■ **Extract provided**
## begin

Then at two o'clock in the morning on 10 February 1940 they came knocking on the door with guns. There were two NKVD people with guns and some local sympathisers. They told us to pack up and be ready in two hours. We were four children. My sister Krystyna was only eleven, I was eight and a half, my brother was four and my sister was two. We all cried. We didn't know what was happening. It was very cold.
The locals that came into our house that night took pity on us and wrapped some of our possessions into bed covers for us to take on the sledge. They told us that we were going to be transferred to another district but we knew that wasn't true. We travelled for a few hours to the nearest town of Baranowicze and waited there about three days for the whole transport to be gathered together. Then the train started to travel towards Russia. This was the very first transport from our district.
Elizabeth Patro's (nèe Nahajska) family were also sent into exile in the first round of transportations. Although Elizabeth was only an innocent child of 5, she has very distinct flashes of memory about the night of 10 February 1940 because it was the night which started an 'endless limbo of lost souls'.

It was an intensely cold winter night, through a slightly ajar door, floated a soft stream of candle light, voices of my father and Uncle Janek and the quiet sobbing of my mother. Iza, my elder sister, tossed restlessly in her bed, and further, near the large window, Tolek, my younger brother, was fast asleep.
I was fully awake. Laying scared and motionless I listened to the continuous howling of the dogs, wailing of women and screams of children. At first very faint and far, far away, then closer and closer, until the tumult was upon all of us. Screaming we jumped out of our beds and ran toward the kitchen.
There was a very loud banging on the entrance door, then a gruff voice in Russian: 'Otwieraj!' (Open). A gust of freezing wintry air filled the room at the entry of three burly 'Saldats'. One of them jumped toward my father, pushed him against the wall and thrust his bayonet under his chin. 'Stoi!' (stand still) he shouted.
The second soldier was ordering my sobbing mother to pack: 'You have fifteen minutes so hurry'. The third guarded the door. Suddenly our St Bernard, Sultan, appeared. With his huge bulk, bristled-up coat and ferocious look he was growling menacingly at the soldier. Very, very slowly the saldat lifted his gun, aimed and fired. 'Sultan, Sultan!' we screamed, the dog managed one step back, gave one long yelp then fell heavily into the soft white snow.
Mother slowly went to the bedroom, took a large quilt and threw it over the carcass of our beloved dog. She did not cry. We children just stood and watched as the white quilt and white winter snow became slowly stained by bright red blood.
Chapter 2 - Deportation (continued)
Kazimierz Sosnowski was 11 years old, but still remembers the episodes leading to deportation clearly:

In January 1940 the NKVD arrested my father three times for interrogation. The first time they released him after a few hours. The second time he was with them half a day, and the third time they kept him for a day and a half. When he came home he said he was not going back to them because they were trying to make him an informer. He took some clothes and escaped from Polesie to Warsaw on 15 January 1940.
On 10 February the NKVD came at around midnight with rifles to wake us up. They put all four of us against the wall and started searching the house for documents, arms, ammunition, anything. I remember looking down the barrel of the rifle wondering when the bullet would come out. When they finished searching, the house was in a shambles. Everything was upside down and all over the floor. They told us to dress and took us to a certain place for interrogation. There was no interrogation. They took us to a place where they were grouping people before taking them to the train. Everybody else had clothes and food. We didn't have any.

## end

■ **Tasks to perform**
(1) Answer these questions from the deportation accounts:
(a) At what hour did the NKVD come knocking in the first account?
(b) What was the name of the family's St Bernard?
(c) To which city did Kazimierz Sosnowski's father escape?
(2) Retype the lines of the records from the line containing "Based on the picture" through the end of the records, both ends included.
The text and the records do not depend on each other.

■ **Dataset rows**
## begin

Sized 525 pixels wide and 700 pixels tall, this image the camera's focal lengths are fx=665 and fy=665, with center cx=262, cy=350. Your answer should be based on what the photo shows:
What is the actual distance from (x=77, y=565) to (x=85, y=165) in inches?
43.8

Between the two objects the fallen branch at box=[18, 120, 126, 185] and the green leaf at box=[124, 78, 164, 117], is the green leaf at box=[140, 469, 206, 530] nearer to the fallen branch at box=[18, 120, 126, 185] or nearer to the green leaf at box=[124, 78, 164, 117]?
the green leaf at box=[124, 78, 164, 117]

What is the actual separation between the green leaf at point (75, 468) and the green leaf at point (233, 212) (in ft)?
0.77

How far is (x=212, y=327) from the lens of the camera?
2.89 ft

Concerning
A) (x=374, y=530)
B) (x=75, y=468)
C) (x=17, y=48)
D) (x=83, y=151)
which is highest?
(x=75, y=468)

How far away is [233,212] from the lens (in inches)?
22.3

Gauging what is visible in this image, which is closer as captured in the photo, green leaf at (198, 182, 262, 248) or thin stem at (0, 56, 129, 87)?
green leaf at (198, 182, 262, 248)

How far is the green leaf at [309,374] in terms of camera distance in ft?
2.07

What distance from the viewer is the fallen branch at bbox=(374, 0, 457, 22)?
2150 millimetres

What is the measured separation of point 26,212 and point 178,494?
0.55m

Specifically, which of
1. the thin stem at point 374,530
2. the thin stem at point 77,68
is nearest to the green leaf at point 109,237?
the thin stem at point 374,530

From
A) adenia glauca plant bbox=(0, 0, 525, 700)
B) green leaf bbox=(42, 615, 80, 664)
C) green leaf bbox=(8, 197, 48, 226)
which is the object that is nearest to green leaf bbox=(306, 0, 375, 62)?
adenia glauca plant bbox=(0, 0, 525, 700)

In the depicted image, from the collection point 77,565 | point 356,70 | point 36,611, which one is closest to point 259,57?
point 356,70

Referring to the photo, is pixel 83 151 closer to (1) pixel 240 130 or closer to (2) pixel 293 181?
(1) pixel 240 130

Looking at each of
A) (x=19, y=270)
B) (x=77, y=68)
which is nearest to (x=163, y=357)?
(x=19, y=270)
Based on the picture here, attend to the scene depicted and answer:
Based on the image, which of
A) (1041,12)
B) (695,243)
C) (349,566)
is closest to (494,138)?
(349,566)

## end

■ **Task-by-task outputs**
(1)
(a) At two o'clock in the morning.
(b) Sultan.
(c) Warsaw.

(2)
Based on the picture here, attend to the scene depicted and answer:
Based on the image, which of
A) (1041,12)
B) (695,243)
C) (349,566)
is closest to (494,138)?
(349,566)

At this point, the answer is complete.